Please give back the records word for word, from their first line through the line containing "406L19 429L54 423L60", with both of those lines included.
______________________________
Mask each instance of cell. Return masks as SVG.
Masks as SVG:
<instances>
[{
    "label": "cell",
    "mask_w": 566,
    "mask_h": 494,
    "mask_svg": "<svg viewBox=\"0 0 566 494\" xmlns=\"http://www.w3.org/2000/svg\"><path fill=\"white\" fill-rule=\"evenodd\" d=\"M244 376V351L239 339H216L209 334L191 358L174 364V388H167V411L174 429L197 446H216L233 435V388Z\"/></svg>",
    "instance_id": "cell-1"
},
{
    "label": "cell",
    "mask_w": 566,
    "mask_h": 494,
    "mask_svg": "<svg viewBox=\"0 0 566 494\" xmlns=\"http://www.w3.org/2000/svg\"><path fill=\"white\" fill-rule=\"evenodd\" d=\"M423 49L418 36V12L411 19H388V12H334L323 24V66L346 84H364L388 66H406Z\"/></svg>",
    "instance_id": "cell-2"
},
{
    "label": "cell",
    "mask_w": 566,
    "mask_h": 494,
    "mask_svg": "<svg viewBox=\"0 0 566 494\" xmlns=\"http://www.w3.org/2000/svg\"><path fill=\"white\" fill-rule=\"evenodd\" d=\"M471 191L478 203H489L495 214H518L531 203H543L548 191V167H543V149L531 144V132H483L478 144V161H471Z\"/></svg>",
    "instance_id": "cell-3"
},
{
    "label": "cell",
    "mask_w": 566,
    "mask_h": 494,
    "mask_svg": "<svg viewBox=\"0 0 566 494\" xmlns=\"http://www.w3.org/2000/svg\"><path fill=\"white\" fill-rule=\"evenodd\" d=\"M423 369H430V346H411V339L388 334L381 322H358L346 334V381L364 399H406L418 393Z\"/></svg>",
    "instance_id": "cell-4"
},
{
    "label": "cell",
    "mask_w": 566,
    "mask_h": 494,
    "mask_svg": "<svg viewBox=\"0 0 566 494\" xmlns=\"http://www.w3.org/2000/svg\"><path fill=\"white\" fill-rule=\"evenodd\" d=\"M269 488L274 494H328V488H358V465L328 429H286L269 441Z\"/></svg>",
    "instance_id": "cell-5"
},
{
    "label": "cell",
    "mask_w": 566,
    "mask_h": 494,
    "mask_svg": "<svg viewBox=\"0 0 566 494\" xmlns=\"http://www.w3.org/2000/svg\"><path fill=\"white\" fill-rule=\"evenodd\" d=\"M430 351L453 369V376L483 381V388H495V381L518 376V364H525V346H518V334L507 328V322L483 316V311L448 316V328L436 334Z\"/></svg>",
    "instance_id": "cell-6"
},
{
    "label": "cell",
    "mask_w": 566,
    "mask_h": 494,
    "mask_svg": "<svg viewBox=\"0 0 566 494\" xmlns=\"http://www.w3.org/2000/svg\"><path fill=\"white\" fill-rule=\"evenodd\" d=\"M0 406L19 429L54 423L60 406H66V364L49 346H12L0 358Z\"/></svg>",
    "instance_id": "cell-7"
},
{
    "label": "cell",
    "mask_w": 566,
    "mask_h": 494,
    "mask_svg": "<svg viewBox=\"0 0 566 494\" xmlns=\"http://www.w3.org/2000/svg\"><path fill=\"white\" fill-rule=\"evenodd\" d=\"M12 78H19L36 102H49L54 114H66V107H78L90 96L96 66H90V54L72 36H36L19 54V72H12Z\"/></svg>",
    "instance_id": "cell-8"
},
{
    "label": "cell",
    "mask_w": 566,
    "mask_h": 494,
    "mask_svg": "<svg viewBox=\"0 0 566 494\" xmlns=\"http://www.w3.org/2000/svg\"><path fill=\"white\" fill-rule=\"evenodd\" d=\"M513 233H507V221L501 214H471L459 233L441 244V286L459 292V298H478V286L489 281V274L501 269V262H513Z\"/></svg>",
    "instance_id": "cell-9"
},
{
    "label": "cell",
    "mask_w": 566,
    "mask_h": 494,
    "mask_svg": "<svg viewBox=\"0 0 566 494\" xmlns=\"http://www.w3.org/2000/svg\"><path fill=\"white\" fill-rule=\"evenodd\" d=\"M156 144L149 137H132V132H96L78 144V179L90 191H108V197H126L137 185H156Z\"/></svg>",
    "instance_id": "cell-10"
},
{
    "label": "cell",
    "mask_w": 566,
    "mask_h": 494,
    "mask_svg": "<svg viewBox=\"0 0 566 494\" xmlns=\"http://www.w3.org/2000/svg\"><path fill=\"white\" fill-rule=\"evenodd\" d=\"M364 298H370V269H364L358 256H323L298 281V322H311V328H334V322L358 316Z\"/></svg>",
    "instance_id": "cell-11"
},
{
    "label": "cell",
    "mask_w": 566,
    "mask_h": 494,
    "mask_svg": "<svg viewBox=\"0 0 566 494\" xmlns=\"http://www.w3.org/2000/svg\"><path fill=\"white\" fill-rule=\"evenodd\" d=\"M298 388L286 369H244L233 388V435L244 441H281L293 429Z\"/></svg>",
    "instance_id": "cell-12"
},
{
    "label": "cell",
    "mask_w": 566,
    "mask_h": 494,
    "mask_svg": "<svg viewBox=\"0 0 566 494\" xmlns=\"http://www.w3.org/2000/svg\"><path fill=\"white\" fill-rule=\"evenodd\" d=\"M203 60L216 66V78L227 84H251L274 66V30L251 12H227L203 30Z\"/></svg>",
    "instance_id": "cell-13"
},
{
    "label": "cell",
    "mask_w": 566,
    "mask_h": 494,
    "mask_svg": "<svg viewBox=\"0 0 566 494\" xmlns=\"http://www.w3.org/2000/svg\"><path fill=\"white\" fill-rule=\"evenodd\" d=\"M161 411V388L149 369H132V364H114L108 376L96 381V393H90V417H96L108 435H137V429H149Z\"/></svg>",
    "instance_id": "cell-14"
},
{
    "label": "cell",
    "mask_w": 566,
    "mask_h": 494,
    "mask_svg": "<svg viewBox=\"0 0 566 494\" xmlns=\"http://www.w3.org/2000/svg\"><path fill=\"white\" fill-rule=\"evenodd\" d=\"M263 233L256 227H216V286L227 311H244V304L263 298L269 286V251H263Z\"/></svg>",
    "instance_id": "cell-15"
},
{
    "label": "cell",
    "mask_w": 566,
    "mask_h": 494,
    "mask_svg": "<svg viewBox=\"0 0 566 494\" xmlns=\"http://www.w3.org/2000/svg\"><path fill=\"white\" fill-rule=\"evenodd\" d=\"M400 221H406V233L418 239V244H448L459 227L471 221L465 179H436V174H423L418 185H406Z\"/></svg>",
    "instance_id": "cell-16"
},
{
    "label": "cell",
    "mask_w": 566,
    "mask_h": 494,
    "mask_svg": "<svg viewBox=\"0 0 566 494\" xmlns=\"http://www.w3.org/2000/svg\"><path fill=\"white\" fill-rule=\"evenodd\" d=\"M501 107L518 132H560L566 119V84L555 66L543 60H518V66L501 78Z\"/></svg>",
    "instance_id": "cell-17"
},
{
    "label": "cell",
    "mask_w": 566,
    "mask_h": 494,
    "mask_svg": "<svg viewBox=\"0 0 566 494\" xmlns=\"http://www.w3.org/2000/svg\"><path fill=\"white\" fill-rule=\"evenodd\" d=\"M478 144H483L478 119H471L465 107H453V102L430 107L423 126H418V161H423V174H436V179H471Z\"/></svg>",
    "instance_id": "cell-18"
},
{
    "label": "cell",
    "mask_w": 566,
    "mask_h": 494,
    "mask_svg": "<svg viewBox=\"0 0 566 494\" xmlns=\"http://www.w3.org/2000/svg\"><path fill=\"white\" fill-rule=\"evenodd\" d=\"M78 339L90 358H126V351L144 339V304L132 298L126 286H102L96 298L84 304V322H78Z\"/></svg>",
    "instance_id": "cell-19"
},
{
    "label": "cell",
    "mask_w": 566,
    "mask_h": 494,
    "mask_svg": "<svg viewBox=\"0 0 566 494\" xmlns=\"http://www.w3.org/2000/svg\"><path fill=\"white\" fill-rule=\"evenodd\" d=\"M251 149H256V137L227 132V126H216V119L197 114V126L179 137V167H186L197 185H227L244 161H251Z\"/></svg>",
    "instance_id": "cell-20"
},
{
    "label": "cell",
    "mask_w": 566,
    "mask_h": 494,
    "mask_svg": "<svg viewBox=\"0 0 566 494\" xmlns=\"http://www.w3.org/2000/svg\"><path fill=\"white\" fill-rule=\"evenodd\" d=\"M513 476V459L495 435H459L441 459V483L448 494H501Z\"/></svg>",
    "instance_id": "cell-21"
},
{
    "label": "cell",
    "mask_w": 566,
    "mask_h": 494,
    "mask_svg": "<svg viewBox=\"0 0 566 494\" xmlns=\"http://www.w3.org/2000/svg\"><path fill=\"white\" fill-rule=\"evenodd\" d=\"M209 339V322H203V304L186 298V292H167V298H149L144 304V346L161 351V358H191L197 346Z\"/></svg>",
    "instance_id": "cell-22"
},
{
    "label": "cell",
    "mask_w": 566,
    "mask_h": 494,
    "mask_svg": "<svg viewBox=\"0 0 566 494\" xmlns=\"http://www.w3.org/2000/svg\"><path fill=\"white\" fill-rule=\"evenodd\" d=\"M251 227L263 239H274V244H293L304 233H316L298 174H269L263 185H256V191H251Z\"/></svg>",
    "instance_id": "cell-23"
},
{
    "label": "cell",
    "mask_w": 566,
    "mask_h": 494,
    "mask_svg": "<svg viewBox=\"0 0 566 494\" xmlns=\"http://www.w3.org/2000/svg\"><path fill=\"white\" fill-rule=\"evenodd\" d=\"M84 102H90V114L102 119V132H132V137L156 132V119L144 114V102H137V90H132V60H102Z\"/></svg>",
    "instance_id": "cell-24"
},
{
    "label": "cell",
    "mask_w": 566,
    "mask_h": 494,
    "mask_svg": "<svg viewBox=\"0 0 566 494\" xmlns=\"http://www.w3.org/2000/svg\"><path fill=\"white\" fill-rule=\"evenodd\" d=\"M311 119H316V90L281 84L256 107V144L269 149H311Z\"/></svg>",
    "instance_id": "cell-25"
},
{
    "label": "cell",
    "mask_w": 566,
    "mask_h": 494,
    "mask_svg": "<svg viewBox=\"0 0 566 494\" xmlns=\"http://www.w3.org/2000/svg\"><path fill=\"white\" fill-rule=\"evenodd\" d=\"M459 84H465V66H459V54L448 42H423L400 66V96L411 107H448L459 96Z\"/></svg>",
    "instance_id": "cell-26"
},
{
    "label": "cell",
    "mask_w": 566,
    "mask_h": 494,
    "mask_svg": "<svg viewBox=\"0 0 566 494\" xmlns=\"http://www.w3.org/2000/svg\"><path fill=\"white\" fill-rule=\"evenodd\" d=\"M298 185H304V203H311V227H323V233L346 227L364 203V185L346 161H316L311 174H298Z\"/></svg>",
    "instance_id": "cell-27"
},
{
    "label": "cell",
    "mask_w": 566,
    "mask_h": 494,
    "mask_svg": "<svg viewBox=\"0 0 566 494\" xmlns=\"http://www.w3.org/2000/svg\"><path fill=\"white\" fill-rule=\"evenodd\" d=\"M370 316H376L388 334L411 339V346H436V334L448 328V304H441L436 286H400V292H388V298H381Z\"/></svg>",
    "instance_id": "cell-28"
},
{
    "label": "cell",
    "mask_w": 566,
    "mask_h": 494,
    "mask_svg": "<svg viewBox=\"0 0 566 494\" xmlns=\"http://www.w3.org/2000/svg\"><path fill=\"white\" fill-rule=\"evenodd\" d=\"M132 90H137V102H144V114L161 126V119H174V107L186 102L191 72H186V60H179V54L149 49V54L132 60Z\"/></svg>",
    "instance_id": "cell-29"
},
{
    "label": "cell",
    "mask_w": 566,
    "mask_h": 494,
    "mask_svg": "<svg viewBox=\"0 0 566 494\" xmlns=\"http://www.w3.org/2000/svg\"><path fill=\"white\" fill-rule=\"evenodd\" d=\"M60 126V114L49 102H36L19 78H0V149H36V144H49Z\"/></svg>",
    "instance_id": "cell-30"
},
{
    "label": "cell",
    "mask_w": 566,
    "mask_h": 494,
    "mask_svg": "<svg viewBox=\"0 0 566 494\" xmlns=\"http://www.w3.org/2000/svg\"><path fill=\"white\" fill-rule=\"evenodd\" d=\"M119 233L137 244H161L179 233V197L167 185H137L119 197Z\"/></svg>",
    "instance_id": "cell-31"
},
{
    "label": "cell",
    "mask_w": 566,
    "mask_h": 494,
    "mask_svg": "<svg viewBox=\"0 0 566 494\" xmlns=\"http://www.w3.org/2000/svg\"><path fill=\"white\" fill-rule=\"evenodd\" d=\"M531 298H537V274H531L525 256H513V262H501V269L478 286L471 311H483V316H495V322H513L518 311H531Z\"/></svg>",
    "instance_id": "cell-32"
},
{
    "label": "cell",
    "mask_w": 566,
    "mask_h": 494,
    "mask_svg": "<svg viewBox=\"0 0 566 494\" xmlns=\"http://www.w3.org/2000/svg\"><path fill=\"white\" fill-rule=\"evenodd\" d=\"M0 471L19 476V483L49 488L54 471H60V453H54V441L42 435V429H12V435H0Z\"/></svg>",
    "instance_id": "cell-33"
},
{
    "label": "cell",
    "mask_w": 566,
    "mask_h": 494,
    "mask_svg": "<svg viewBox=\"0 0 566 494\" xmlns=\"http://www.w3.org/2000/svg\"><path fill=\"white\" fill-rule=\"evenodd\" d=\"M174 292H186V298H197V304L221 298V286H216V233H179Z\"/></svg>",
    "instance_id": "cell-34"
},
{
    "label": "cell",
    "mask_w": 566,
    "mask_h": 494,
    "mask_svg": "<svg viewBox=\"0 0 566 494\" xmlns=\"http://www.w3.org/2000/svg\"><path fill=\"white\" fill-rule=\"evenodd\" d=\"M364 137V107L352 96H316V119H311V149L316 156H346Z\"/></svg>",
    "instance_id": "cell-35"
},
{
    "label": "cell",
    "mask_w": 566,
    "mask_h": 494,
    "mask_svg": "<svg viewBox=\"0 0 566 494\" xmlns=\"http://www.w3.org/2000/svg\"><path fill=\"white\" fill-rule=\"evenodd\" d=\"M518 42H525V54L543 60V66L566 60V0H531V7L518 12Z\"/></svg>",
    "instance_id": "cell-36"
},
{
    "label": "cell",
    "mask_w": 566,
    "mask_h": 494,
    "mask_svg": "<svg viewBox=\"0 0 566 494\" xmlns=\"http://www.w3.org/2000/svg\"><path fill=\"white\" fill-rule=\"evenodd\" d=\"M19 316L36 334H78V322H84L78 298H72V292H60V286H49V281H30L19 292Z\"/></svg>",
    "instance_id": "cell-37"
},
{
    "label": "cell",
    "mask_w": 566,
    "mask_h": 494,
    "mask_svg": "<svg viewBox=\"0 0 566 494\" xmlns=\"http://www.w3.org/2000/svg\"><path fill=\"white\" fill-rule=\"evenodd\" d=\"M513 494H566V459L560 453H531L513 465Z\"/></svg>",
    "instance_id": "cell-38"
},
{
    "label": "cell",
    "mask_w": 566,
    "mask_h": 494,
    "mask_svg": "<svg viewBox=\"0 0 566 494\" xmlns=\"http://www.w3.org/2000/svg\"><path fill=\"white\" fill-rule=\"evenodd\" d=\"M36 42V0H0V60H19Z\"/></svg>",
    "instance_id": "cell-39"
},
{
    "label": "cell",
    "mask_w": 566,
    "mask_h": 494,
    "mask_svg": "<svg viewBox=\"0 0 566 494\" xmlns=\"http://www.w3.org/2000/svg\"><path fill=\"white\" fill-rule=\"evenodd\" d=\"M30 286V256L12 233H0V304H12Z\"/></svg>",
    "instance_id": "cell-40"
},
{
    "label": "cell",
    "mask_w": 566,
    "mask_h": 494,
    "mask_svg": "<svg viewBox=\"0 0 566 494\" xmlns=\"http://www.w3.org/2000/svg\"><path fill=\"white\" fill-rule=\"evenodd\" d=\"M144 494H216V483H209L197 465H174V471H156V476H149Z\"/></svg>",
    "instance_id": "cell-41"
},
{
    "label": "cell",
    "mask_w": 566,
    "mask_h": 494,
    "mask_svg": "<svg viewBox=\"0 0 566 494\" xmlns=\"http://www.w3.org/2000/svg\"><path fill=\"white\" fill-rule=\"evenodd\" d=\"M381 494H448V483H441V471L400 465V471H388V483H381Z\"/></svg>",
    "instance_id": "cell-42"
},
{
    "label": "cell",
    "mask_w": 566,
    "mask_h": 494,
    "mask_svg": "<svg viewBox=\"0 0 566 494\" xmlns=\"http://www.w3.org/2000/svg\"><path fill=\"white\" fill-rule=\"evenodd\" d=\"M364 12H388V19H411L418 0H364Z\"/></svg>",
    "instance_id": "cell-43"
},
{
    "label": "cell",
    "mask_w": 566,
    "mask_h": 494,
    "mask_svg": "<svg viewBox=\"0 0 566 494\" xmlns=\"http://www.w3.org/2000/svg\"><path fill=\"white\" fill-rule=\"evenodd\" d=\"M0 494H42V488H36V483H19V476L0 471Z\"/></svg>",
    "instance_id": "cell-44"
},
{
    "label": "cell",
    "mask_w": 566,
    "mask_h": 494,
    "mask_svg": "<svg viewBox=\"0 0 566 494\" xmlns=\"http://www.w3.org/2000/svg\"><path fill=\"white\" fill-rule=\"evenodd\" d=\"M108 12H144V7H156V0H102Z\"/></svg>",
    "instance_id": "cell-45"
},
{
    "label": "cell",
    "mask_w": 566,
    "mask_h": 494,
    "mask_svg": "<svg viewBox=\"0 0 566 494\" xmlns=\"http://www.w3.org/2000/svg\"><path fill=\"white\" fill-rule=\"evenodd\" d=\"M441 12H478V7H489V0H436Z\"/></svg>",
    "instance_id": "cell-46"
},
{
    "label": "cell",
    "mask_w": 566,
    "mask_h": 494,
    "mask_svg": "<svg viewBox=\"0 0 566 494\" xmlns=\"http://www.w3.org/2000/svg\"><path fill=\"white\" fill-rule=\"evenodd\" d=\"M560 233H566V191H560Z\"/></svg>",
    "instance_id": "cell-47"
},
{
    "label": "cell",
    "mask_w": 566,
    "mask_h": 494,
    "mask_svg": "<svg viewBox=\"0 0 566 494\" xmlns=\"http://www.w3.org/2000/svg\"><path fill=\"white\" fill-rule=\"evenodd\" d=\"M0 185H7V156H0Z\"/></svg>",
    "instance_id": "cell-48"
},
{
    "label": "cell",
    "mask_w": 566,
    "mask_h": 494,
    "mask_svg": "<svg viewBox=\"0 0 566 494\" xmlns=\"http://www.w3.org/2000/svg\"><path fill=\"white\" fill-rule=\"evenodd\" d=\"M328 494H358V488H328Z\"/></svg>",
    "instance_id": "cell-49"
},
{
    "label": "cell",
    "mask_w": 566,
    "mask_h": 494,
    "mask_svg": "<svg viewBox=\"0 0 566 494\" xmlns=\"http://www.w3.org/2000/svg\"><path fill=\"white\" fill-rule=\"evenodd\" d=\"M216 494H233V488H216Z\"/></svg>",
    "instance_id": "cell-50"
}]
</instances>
______________________________
* **SOLUTION**
Mask each instance of cell. Return masks as SVG.
Masks as SVG:
<instances>
[{
    "label": "cell",
    "mask_w": 566,
    "mask_h": 494,
    "mask_svg": "<svg viewBox=\"0 0 566 494\" xmlns=\"http://www.w3.org/2000/svg\"><path fill=\"white\" fill-rule=\"evenodd\" d=\"M244 376V351L239 339H216L209 334L191 358L174 364V388H167V411L174 429L197 446H216L233 435V388Z\"/></svg>",
    "instance_id": "cell-1"
},
{
    "label": "cell",
    "mask_w": 566,
    "mask_h": 494,
    "mask_svg": "<svg viewBox=\"0 0 566 494\" xmlns=\"http://www.w3.org/2000/svg\"><path fill=\"white\" fill-rule=\"evenodd\" d=\"M423 49L418 36V12L411 19H388V12H334L323 24V66L346 84H364L388 66H406Z\"/></svg>",
    "instance_id": "cell-2"
},
{
    "label": "cell",
    "mask_w": 566,
    "mask_h": 494,
    "mask_svg": "<svg viewBox=\"0 0 566 494\" xmlns=\"http://www.w3.org/2000/svg\"><path fill=\"white\" fill-rule=\"evenodd\" d=\"M471 191L478 203H489L495 214H518L531 203H543L548 191V167H543V149L531 144V132H483L478 144V161H471Z\"/></svg>",
    "instance_id": "cell-3"
},
{
    "label": "cell",
    "mask_w": 566,
    "mask_h": 494,
    "mask_svg": "<svg viewBox=\"0 0 566 494\" xmlns=\"http://www.w3.org/2000/svg\"><path fill=\"white\" fill-rule=\"evenodd\" d=\"M423 369H430V346H411V339L388 334L381 322H358L346 334V381L364 399H406L418 393Z\"/></svg>",
    "instance_id": "cell-4"
},
{
    "label": "cell",
    "mask_w": 566,
    "mask_h": 494,
    "mask_svg": "<svg viewBox=\"0 0 566 494\" xmlns=\"http://www.w3.org/2000/svg\"><path fill=\"white\" fill-rule=\"evenodd\" d=\"M269 488L274 494H328V488H358V465L328 429H286L269 441Z\"/></svg>",
    "instance_id": "cell-5"
},
{
    "label": "cell",
    "mask_w": 566,
    "mask_h": 494,
    "mask_svg": "<svg viewBox=\"0 0 566 494\" xmlns=\"http://www.w3.org/2000/svg\"><path fill=\"white\" fill-rule=\"evenodd\" d=\"M430 351L453 369V376L483 381V388H495V381L518 376V364H525V346H518V334L507 328V322L483 316V311L448 316V328L436 334Z\"/></svg>",
    "instance_id": "cell-6"
},
{
    "label": "cell",
    "mask_w": 566,
    "mask_h": 494,
    "mask_svg": "<svg viewBox=\"0 0 566 494\" xmlns=\"http://www.w3.org/2000/svg\"><path fill=\"white\" fill-rule=\"evenodd\" d=\"M0 406L19 429L54 423L60 406H66V364L49 346H12L0 358Z\"/></svg>",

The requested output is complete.